Segment Start: Records shown
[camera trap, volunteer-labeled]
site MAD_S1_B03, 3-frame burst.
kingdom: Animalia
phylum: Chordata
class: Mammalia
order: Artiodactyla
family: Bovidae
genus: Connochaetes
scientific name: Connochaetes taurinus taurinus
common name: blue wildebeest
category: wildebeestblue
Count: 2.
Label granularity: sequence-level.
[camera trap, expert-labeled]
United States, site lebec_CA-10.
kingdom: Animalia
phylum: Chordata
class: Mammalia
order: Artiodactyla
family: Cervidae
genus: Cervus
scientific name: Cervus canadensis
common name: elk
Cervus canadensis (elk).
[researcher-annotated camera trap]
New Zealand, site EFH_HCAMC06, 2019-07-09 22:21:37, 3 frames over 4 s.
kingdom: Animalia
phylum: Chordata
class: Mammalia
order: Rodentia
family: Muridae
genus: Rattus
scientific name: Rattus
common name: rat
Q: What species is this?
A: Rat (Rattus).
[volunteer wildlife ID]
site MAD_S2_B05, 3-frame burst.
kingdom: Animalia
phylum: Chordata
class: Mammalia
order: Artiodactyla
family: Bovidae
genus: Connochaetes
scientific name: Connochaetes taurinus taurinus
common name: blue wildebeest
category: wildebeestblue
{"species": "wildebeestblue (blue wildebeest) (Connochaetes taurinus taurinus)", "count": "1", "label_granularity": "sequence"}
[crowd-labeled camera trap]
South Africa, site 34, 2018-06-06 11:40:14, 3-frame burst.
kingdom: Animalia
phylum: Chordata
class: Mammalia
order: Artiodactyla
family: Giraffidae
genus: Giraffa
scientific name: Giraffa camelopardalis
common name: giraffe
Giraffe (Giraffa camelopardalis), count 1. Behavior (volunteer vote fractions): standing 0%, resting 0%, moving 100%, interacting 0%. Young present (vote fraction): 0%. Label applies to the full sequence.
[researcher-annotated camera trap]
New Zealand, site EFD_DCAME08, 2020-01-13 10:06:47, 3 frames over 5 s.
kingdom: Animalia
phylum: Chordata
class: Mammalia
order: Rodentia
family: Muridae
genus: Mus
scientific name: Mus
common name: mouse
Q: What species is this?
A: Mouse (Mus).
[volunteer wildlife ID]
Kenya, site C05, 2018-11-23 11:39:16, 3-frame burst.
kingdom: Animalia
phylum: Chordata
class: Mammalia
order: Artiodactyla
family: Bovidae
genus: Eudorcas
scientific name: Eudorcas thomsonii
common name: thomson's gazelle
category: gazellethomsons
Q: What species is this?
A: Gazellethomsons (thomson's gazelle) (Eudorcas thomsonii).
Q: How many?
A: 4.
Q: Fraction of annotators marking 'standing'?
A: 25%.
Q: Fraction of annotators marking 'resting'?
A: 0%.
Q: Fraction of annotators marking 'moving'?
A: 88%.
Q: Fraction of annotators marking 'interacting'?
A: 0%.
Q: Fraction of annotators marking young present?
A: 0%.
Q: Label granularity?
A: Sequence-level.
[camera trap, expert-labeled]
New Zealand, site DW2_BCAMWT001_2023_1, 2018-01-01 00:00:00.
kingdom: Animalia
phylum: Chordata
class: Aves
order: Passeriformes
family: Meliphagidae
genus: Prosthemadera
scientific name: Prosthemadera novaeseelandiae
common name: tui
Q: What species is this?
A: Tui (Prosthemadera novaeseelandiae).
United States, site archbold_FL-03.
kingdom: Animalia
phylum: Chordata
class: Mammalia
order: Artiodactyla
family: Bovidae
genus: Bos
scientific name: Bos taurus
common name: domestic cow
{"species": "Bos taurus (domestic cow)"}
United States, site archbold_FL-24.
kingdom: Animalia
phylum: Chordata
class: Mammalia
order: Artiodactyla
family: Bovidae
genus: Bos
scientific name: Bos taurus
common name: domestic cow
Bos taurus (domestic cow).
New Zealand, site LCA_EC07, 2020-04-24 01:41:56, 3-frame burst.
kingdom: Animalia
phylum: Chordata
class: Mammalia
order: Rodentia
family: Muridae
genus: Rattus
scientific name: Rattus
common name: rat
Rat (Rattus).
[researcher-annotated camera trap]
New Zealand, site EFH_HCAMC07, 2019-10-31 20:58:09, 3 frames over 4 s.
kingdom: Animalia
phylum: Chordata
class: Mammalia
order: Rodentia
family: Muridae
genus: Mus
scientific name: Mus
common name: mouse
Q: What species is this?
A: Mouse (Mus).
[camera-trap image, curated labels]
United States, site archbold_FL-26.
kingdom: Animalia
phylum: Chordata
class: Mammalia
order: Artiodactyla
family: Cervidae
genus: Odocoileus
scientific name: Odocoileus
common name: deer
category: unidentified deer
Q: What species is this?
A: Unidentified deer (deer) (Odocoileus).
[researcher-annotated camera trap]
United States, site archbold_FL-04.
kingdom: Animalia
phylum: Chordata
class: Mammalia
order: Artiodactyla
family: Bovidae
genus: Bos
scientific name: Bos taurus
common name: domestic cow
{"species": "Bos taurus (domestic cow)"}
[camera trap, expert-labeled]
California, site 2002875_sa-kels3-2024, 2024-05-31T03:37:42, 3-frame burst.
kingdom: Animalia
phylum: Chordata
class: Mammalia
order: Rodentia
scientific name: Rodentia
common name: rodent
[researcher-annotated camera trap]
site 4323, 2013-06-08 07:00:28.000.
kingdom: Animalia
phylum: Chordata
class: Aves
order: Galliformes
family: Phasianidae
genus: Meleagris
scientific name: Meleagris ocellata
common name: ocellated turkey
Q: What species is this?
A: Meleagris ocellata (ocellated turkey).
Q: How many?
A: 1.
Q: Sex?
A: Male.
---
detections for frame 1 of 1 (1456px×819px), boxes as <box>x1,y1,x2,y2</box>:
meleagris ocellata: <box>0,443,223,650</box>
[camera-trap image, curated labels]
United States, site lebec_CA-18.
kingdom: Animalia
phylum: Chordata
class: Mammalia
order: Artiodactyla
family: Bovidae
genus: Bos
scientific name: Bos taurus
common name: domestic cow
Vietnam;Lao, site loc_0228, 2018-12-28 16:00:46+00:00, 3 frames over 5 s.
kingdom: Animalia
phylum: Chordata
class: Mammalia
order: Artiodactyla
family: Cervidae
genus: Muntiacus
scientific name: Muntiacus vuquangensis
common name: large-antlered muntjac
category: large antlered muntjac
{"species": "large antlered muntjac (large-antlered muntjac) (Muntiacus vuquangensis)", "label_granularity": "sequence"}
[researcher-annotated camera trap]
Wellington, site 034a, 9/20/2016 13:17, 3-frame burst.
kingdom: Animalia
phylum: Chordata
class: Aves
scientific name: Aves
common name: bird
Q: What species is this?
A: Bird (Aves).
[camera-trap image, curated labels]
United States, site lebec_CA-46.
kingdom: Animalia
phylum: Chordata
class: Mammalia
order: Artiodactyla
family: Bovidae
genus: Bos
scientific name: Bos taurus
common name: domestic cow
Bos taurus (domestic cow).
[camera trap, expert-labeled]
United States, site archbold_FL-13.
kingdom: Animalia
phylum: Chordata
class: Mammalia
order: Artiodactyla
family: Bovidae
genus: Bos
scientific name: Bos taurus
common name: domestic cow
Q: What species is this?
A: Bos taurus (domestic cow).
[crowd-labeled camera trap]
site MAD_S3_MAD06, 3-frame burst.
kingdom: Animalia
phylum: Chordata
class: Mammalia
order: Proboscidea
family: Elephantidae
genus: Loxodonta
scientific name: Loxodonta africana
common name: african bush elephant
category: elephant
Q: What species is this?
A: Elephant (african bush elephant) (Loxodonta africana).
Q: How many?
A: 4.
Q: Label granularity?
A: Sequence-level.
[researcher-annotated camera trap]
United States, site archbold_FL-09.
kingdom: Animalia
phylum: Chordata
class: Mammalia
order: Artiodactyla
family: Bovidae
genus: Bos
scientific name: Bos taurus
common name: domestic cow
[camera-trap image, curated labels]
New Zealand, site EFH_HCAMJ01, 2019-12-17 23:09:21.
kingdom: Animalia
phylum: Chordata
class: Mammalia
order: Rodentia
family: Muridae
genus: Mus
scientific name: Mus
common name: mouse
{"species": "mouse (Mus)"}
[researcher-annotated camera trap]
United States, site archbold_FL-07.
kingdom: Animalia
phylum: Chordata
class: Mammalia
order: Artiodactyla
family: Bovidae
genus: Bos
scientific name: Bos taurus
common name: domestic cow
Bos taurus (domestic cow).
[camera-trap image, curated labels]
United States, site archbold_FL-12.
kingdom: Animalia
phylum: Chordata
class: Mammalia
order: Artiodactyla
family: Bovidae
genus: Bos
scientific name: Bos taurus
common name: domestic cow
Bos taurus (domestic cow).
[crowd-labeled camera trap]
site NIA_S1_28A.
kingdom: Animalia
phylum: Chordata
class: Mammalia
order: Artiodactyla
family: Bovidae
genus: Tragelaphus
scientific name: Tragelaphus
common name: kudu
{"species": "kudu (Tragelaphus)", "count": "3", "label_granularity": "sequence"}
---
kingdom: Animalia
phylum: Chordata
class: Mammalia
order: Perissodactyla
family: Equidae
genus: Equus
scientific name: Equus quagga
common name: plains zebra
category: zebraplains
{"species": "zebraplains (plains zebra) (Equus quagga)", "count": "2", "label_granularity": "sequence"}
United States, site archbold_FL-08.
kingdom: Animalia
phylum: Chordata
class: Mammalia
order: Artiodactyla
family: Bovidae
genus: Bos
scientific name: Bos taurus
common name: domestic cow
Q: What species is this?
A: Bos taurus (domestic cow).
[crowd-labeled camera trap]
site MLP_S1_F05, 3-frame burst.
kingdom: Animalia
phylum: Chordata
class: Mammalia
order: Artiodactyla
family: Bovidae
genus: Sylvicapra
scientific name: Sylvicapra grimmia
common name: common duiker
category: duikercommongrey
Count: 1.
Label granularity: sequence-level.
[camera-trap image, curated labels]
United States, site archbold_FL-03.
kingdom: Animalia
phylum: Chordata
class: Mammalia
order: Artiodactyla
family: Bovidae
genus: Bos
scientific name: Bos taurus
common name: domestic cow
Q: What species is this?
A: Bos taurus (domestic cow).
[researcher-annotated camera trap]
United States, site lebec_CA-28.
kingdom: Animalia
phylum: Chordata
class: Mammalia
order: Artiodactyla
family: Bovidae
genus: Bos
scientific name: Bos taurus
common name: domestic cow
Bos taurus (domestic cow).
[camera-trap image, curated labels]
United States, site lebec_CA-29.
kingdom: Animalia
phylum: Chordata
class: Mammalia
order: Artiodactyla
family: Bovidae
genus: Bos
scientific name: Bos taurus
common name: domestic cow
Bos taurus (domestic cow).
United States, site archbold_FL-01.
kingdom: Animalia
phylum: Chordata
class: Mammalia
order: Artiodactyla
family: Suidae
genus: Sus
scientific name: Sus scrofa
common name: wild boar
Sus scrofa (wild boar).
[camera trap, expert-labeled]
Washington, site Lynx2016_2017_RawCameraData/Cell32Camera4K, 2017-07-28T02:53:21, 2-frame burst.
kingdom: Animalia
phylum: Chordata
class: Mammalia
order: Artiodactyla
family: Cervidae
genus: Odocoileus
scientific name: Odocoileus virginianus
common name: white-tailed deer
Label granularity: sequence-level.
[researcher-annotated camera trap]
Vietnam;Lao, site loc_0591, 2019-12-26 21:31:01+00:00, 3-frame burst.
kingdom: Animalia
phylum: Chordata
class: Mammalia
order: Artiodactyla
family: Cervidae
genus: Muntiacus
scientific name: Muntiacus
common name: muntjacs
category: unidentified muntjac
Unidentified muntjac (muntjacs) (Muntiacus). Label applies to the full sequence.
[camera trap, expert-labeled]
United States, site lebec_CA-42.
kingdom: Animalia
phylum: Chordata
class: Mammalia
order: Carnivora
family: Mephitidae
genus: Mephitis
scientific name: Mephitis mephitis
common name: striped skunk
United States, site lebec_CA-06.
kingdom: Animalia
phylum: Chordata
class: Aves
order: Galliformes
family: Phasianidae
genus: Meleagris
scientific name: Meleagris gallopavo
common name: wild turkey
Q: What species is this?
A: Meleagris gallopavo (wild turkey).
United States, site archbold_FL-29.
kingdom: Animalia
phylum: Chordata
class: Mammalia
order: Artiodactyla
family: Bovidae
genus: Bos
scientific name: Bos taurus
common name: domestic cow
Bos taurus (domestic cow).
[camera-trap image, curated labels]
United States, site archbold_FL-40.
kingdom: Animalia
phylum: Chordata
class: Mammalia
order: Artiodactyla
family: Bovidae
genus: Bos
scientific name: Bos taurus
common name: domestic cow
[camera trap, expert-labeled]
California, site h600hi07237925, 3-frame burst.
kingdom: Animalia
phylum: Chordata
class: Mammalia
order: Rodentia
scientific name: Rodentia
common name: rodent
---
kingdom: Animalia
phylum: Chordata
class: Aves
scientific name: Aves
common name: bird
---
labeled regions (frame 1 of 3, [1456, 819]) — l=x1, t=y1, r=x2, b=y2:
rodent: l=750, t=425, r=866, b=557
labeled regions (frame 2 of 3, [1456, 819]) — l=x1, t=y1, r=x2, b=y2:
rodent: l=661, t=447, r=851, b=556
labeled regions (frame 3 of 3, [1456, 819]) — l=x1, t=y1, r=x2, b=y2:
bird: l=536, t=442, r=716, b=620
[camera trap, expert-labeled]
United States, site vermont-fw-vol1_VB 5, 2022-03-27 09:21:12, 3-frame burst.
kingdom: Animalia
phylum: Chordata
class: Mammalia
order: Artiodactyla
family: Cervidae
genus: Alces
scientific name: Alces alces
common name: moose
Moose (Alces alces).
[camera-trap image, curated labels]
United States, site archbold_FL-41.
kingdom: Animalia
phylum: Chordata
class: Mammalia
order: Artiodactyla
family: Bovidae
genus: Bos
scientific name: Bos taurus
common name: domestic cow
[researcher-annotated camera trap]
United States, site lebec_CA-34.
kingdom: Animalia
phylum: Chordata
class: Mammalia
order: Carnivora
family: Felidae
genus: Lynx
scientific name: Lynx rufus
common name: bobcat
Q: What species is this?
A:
Segment End: Records shown
Problem details:
Say how many lines in the data hold the string "marking", and say nothing else.

Result for this exercise:
5